> What you should do: All the entries below should be reproduced exactly.
[[ Data under study open ]]
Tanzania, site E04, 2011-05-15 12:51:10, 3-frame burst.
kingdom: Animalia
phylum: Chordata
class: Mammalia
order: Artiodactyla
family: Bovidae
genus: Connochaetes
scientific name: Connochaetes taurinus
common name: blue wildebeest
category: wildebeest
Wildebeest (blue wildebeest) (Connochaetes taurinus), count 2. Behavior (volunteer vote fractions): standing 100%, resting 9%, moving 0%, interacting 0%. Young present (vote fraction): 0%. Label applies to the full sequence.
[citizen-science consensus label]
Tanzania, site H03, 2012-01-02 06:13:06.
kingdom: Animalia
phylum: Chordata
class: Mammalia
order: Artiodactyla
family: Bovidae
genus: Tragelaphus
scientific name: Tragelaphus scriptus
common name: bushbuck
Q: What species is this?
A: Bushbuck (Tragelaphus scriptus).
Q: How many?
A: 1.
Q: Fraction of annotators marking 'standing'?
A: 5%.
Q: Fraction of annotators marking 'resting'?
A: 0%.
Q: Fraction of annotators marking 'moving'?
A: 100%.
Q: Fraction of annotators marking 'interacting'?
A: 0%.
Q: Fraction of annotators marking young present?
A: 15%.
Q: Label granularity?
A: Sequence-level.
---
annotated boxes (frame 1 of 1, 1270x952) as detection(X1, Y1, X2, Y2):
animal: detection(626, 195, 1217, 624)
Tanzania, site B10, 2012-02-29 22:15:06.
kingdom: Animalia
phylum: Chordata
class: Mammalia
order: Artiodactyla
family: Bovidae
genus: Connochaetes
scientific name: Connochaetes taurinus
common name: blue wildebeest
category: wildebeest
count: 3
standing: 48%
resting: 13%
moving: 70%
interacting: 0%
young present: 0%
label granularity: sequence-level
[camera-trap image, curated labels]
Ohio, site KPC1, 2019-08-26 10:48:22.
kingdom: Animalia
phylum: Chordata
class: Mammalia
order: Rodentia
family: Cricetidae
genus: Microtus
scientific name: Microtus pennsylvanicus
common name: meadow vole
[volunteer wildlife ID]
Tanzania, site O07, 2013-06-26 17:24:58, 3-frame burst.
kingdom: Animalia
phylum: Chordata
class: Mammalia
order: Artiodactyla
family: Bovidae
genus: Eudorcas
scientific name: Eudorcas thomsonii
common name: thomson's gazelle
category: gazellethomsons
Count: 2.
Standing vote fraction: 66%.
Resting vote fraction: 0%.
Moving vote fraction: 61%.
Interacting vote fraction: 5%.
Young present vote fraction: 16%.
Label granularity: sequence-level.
[[ Data under study closed ]]
> Expected answer:
Tanzania, site E04, 2011-05-15 12:51:10, 3-frame burst.
kingdom: Animalia
phylum: Chordata
class: Mammalia
order: Artiodactyla
family: Bovidae
genus: Connochaetes
scientific name: Connochaetes taurinus
common name: blue wildebeest
category: wildebeest
Wildebeest (blue wildebeest) (Connochaetes taurinus), count 2. Behavior (volunteer vote fractions): standing 100%, resting 9%, moving 0%, interacting 0%. Young present (vote fraction): 0%. Label applies to the full sequence.
[citizen-science consensus label]
Tanzania, site H03, 2012-01-02 06:13:06.
kingdom: Animalia
phylum: Chordata
class: Mammalia
order: Artiodactyla
family: Bovidae
genus: Tragelaphus
scientific name: Tragelaphus scriptus
common name: bushbuck
Q: What species is this?
A: Bushbuck (Tragelaphus scriptus).
Q: How many?
A: 1.
Q: Fraction of annotators marking 'standing'?
A: 5%.
Q: Fraction of annotators marking 'resting'?
A: 0%.
Q: Fraction of annotators marking 'moving'?
A: 100%.
Q: Fraction of annotators marking 'interacting'?
A: 0%.
Q: Fraction of annotators marking young present?
A: 15%.
Q: Label granularity?
A: Sequence-level.
---
annotated boxes (frame 1 of 1, 1270x952) as detection(X1, Y1, X2, Y2):
animal: detection(626, 195, 1217, 624)
Tanzania, site B10, 2012-02-29 22:15:06.
kingdom: Animalia
phylum: Chordata
class: Mammalia
order: Artiodactyla
family: Bovidae
genus: Connochaetes
scientific name: Connochaetes taurinus
common name: blue wildebeest
category: wildebeest
count: 3
standing: 48%
resting: 13%
moving: 70%
interacting: 0%
young present: 0%
label granularity: sequence-level
[camera-trap image, curated labels]
Ohio, site KPC1, 2019-08-26 10:48:22.
kingdom: Animalia
phylum: Chordata
class: Mammalia
order: Rodentia
family: Cricetidae
genus: Microtus
scientific name: Microtus pennsylvanicus
common name: meadow vole
[volunteer wildlife ID]
Tanzania, site O07, 2013-06-26 17:24:58, 3-frame burst.
kingdom: Animalia
phylum: Chordata
class: Mammalia
order: Artiodactyla
family: Bovidae
genus: Eudorcas
scientific name: Eudorcas thomsonii
common name: thomson's gazelle
category: gazellethomsons
Count: 2.
Standing vote fraction: 66%.
Resting vote fraction: 0%.
Moving vote fraction: 61%.
Interacting vote fraction: 5%.
Young present vote fraction: 16%.
Label granularity: sequence-level.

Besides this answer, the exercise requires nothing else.